Could you set down exactly the lines of the data below, starting at the one that holds "order: Artiodactyla" and ending at the one that holds "common name: mule deer", both included, and only those?

★ ★ ★

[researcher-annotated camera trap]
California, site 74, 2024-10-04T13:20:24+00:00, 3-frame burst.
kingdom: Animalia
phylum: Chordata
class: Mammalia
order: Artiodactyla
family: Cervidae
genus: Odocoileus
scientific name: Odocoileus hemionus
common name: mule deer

★ ★ ★

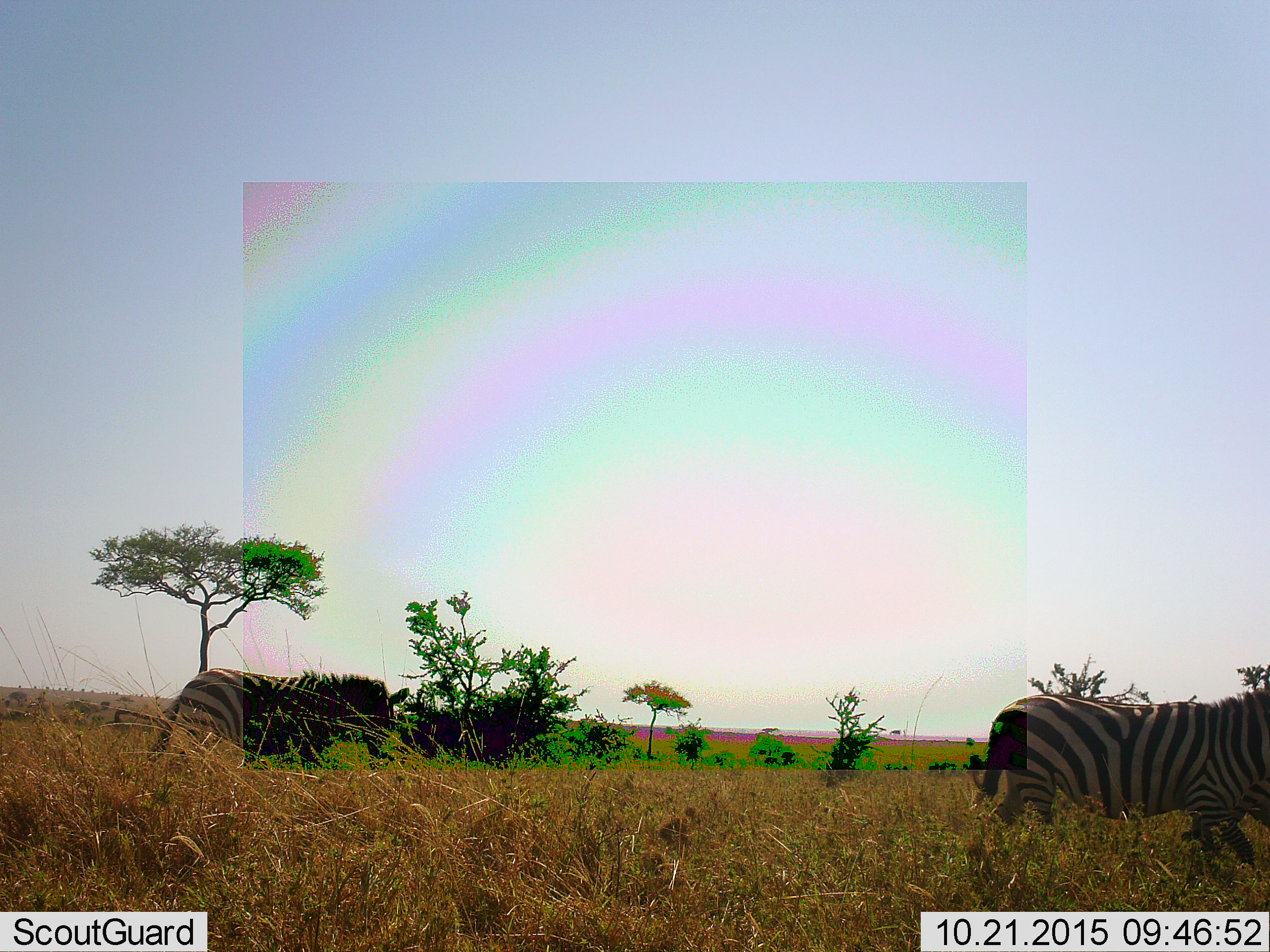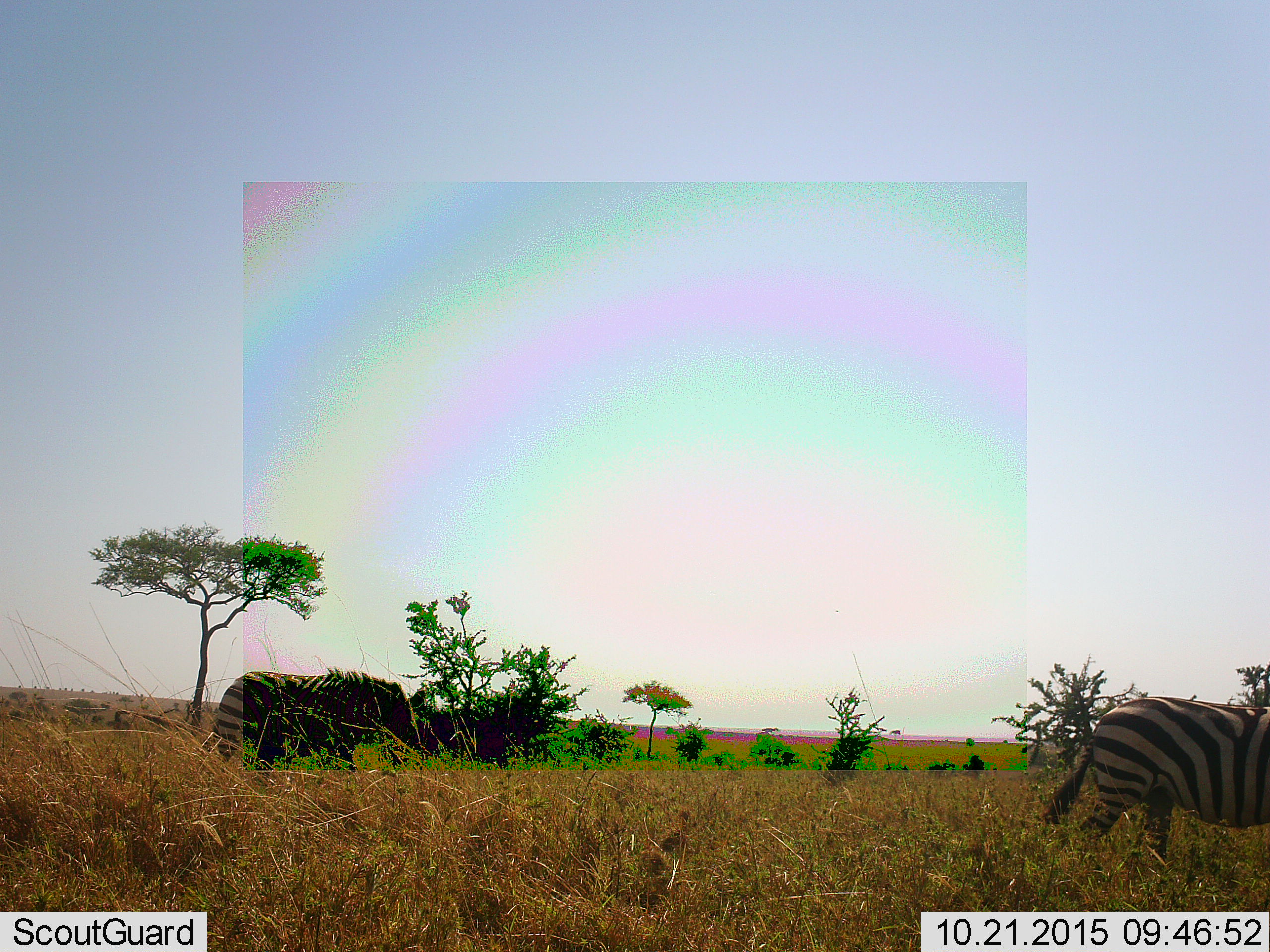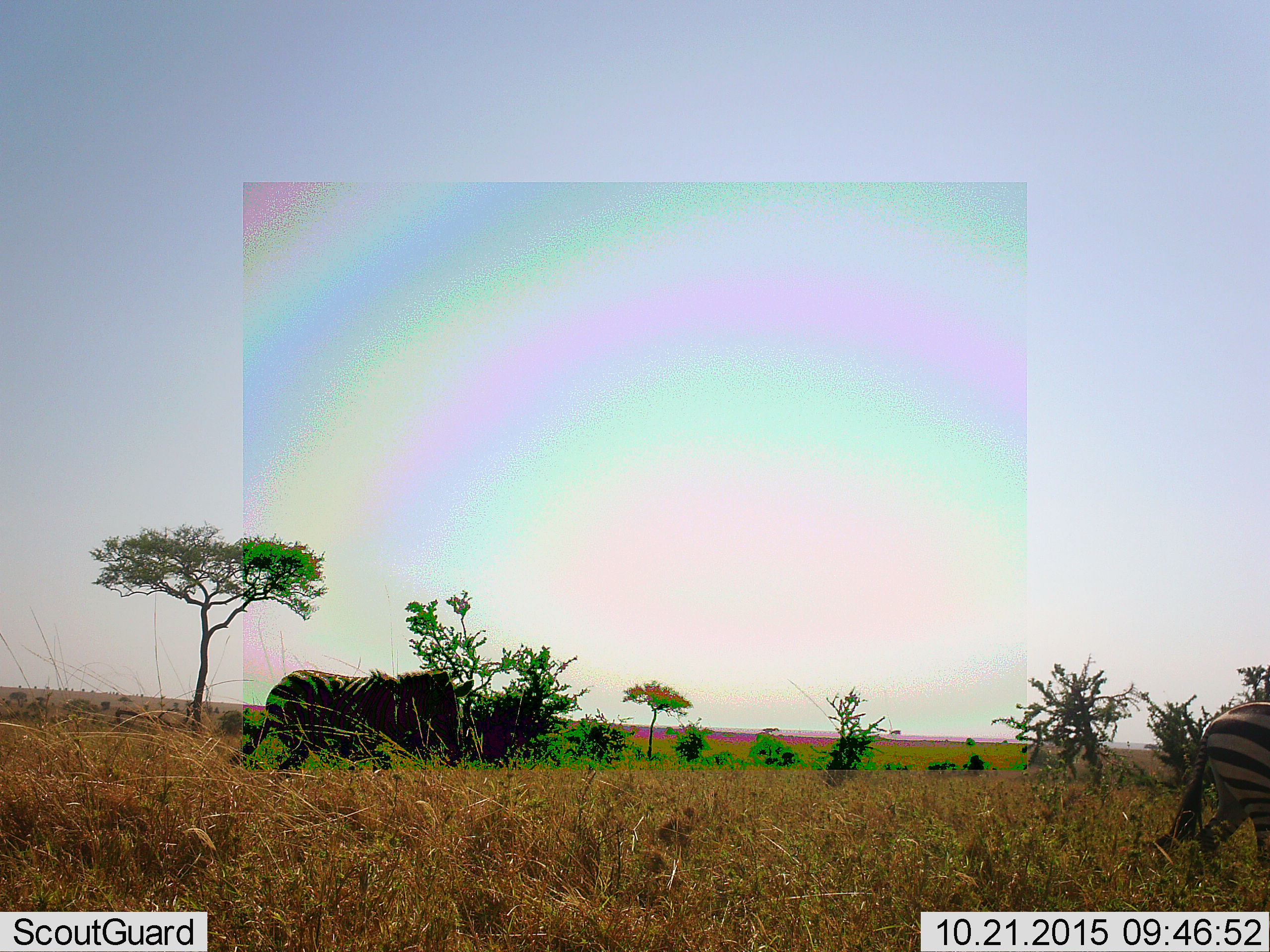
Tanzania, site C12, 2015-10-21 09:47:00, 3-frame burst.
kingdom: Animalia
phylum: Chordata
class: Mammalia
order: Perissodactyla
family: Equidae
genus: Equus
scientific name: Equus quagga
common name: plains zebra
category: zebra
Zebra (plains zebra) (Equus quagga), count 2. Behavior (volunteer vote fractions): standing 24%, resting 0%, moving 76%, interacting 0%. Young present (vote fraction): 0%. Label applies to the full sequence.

★ ★ ★

SOLUTION TO THIS PROBLEM -
order: Artiodactyla
family: Cervidae
genus: Odocoileus
scientific name: Odocoileus hemionus
common name: mule deer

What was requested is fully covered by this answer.